EXERCISE BRIEF
Copy each line in the data that includes the word "site".

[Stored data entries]
···

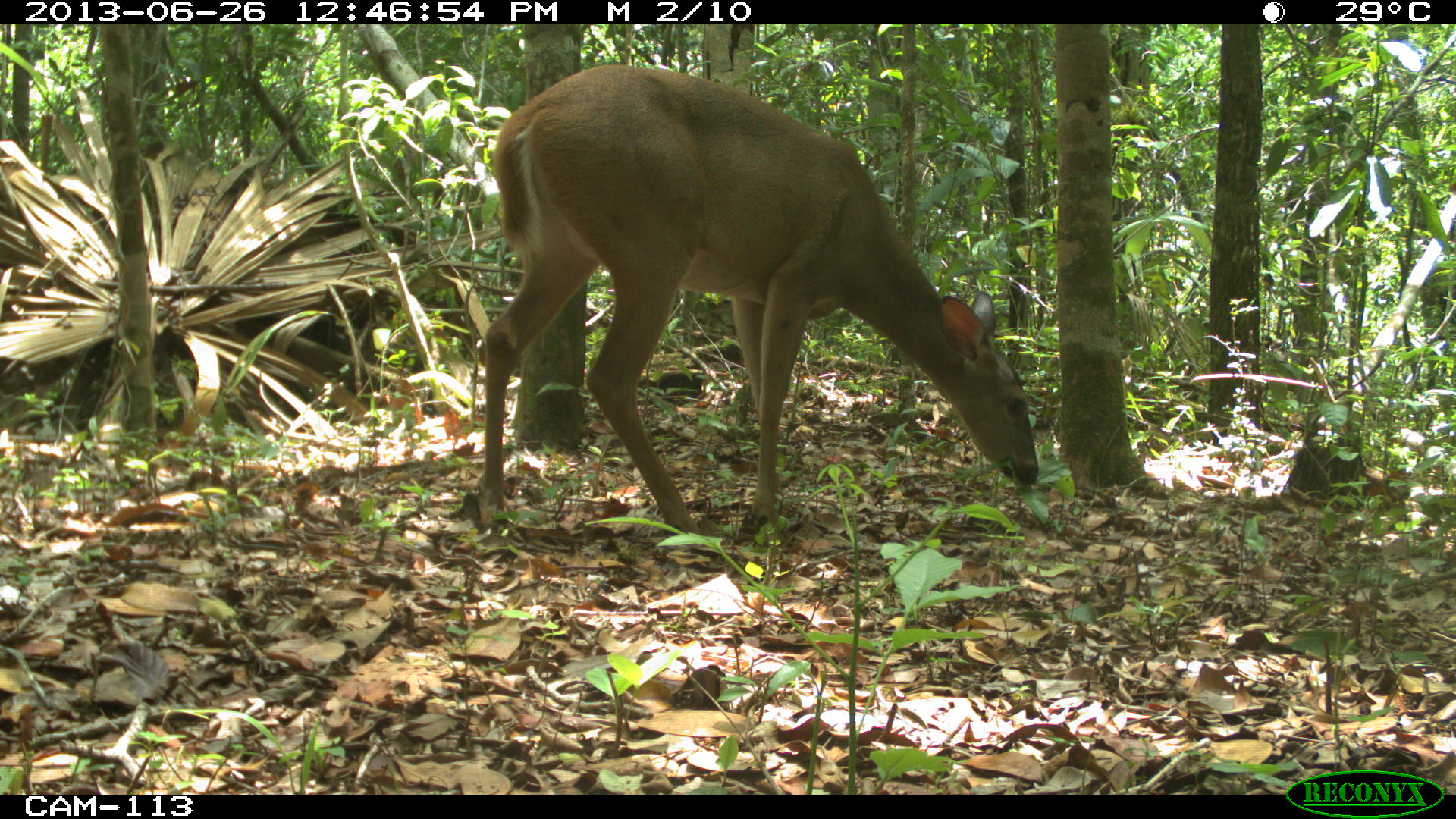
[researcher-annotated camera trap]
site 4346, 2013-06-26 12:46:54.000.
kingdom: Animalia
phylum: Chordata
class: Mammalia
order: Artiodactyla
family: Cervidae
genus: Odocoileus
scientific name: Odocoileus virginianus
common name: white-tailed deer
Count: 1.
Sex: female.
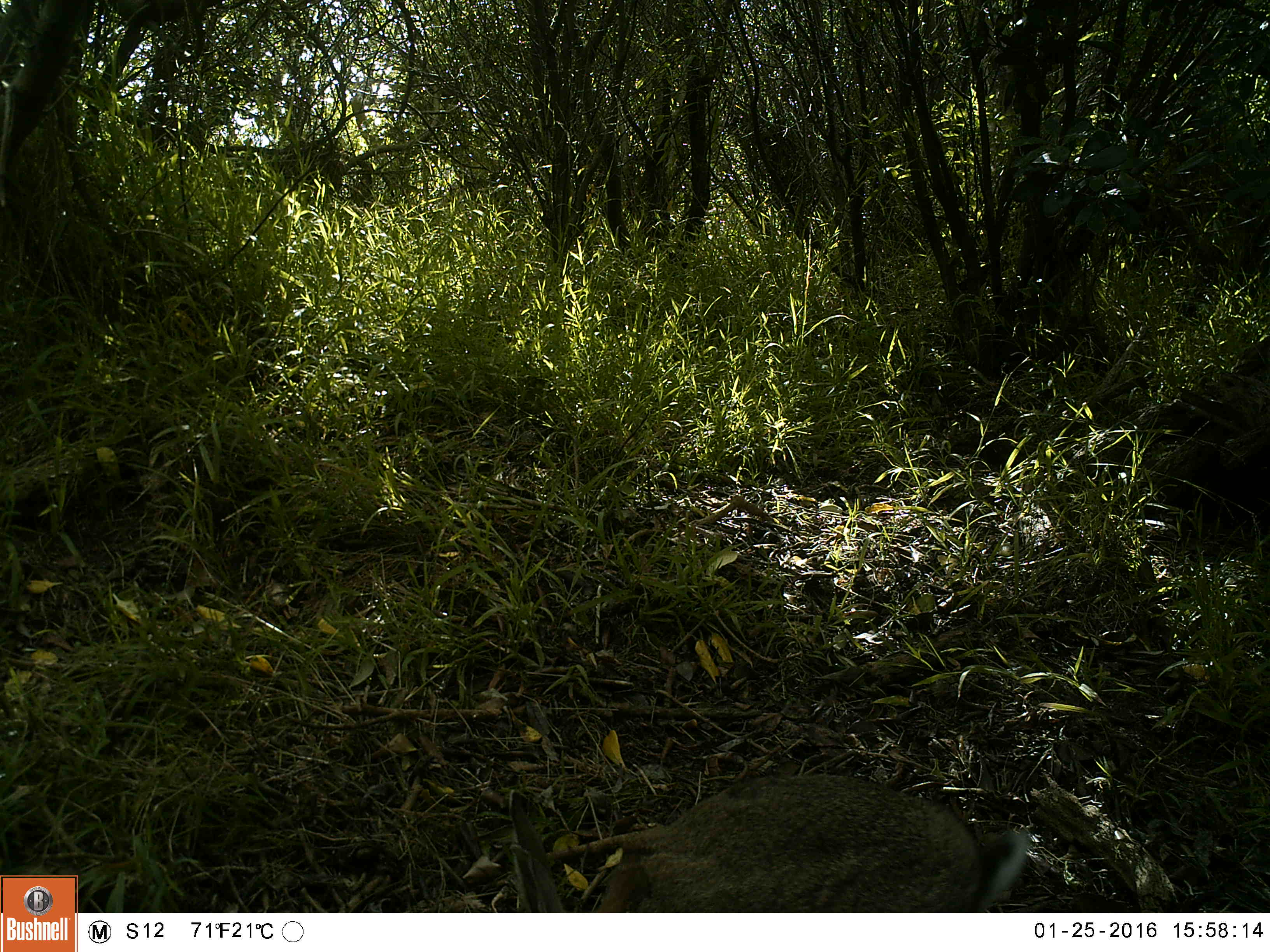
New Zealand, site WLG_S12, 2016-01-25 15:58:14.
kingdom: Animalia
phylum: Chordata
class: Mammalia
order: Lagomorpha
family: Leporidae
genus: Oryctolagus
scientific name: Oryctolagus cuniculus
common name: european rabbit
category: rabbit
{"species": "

···

ANSWER SECTION
site 4346, 2013-06-26 12:46:54.000.
New Zealand, site WLG_S12, 2016-01-25 15:58:14.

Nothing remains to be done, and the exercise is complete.